OOOOOkeDOOOOOke now. Now that the "air has been cl
Post# of 72440
OOOOOkeDOOOOOke now. Now that the "air has been cleared,laundry has been aired and skeletons brought out of the closet and hung outside to bleach in the sun",asses have been kicked as well as kissed (I didn't know Ovi wore lipstick?Yecchhh) and Drano has revealed that he is,in fact Alfred E.Newman in a Batman mask in real life masquerading as "Drano".Dr.F is , in fact,"Big Kahuna"and is still busy filling young student's heads with "MUSH" AND getting paid for it,mind you.
Meanwhile we all have become Doctors and it has been suggested by Polkadot that I need to be watched while I watch the Guinness!!! (pretty smart if you ask me).
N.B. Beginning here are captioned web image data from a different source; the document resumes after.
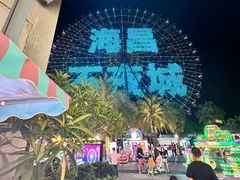 -三亚海昌梦幻海洋不夜城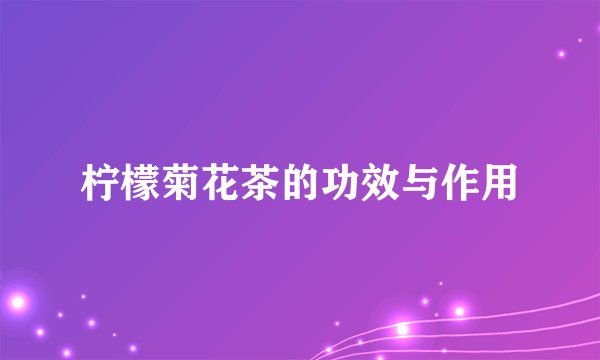 柠檬菊花茶的功效与作用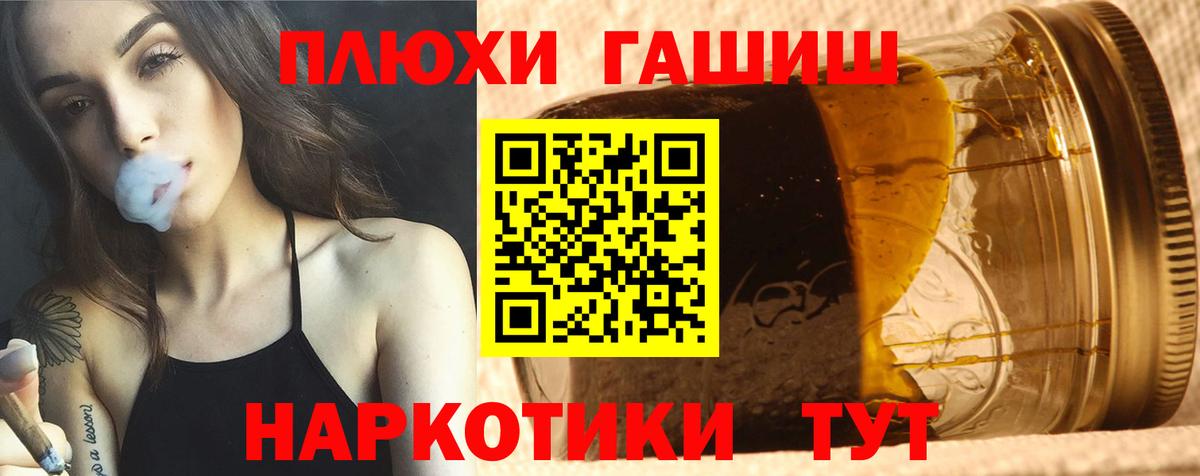 Заринск  Гашиш hashish  Вход с VPN  ГАШ Ice-O-Lator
We all now know that we all carry fully stocked bars in our golf bags and that Seel has an unfair advantage with embroidered Celtic (anti-opponent) hex's on her golf bag,and that Bio is on a "Chablis/Chardonnay liquid refreshment diet".
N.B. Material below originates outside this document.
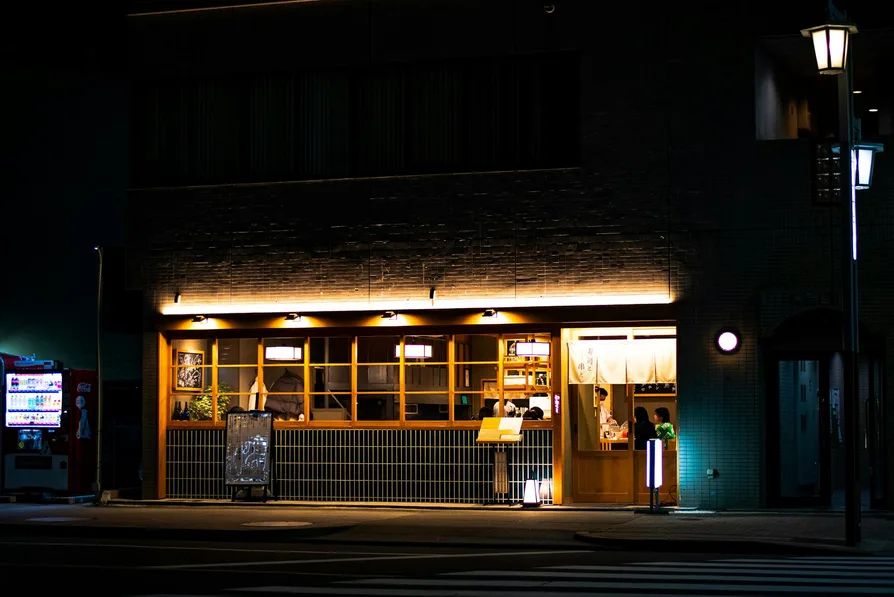 식당 혼잡시간 시계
And to top it all off.....All my golf Irons have removable heads that when unscrewed are , in fact drinking flasks filled with 25yr old Highland Single Malt Dalmore Scotch and that my putter is filled with Drambuie .
Now,there we have it.It's all laid bare and out in the open now.We can all breath a sigh of relief and sleep better at night knowing all that is finally off our chests.
Now let's all get back together now and find out where those Market Makers and Shorts are so weeeee can all summarily execute them.